The Australian and New Zealand Urogenital and Prostate Cancer Trials Group (ANZUP) reports the three-year follow up results of its TheraP (ANZUP 1603) clinical trial at the American Society of Clinical Oncology (ASCO) Annual Scientific Virtual Meeting in Chicago on 5 June 2022.
TheraP is the first randomised trial comparing 177 Lu-PSMA-617 (Lu-PSMA), a novel radioactive treatment, to the current standard-of-care chemotherapy called cabazitaxel for people with metastatic castration-resistant prostate cancer. These people had disease that had already progressed after standard chemotherapy.
This unique treatment involved two distinct parts. Firstly, a PET scan is used to ‘map’ the cancer. This is done by injecting a radioactive molecule called gallium-68 attached to a small molecule that rapidly localises to prostate specific membrane antigen (PSMA) on the surface of prostate cancer cells in the body. The result is the cancer cells ‘light up’, showing exactly where the disease is and enabling identification of patients that may benefit from this new therapy. The second part is the therapy itself: the Lu-177 radionuclide is attached to a similar molecule used in the scanning process, and Lu-PSMA is administered to the patient, targeting the tumours and killing the cancer cells while minimising damage to surrounding tissue.The primary endpoint of the study was to compare the effects of the two treatments on change in PSA, a blood biomarker of prostate cancer. The results of the three-year follow up conclude a continued favourable response, defined by reduction of PSA by 50% or more, occurred in 66% of people assigned to receive Lu-PSMA compared to 37% with cabazitaxel. Results of the trial also demonstrated the treatment had less severe side effects than chemotherapy. The survival of people assigned to LuPSMA was similar to cabazitaxel, a proven life-prolonging treatment. Survival was considerable shorter for people screened for the trial but for whom treatment was not suitable because PSMA uptake was low on initial scans (11 months compared to 18.8 months for those on trial treatments).
Study Chair Prof. Michael Hofman, of the Peter MacCallum Cancer Centre, said “Three-year follow-up of the TheraP study provides compelling evidence that Lutetium-177 PSMA-617 is a new treatment option for people with prostate cancer, providing an alternative to cabazitaxel chemotherapy with better patient reported outcomes and lower side effects.”

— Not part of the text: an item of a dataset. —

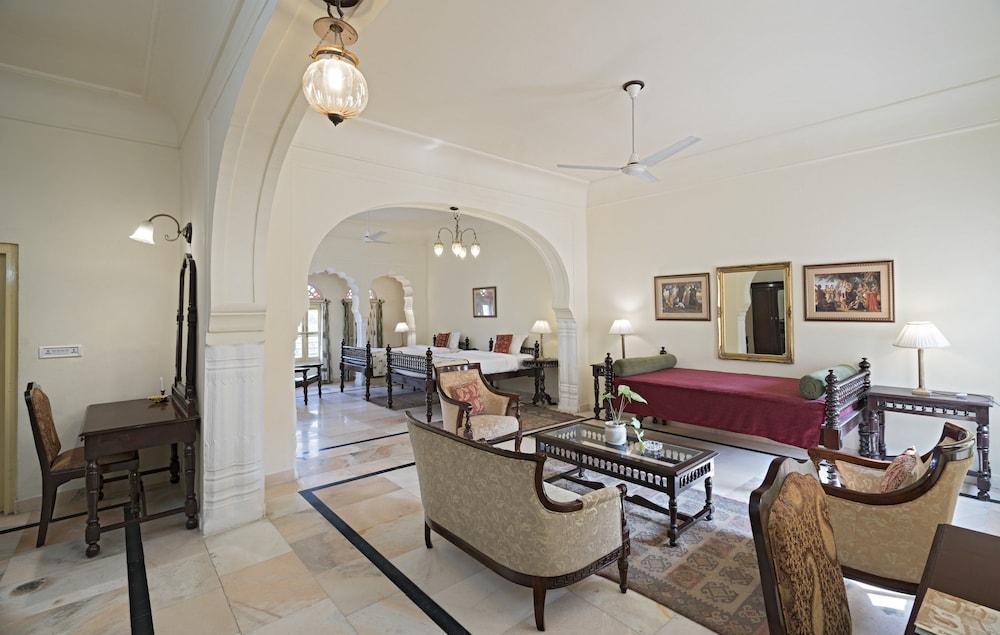 https://i.travelapi.com/hotels/5000000/4900000/4895800/4895725/75b8b11d_z.jpg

“TheraP is a great partnership of researchers, scientists, supporting organisations, and the patients who participated and who are affected by prostate cancer. These most recent findings show that we continue to learn more about prostate cancer and how this novel and important LuPSMA therapy can be used most effectively,” said ANZUP Chair Professor Ian Davis.

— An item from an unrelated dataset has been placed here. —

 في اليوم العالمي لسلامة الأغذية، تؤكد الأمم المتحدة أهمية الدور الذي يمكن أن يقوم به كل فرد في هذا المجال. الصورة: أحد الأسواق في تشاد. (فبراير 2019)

“The findings from the TheraP three-year follow-up study add to a growing body of clinical evidence that Lutetium-177 PSMA-617 is a safe, effective, and superior treatment for people with advanced prostate cancer. PCFA and its collaborators will continue to support ongoing research into nuclear medicine theranostics for the management and treatment of prostate cancer. The application of Lu-PSMA therapy represents a substantial step forward for the management of advanced prostate cancer in the 21st century,” said PCFA CEO Anne Savage.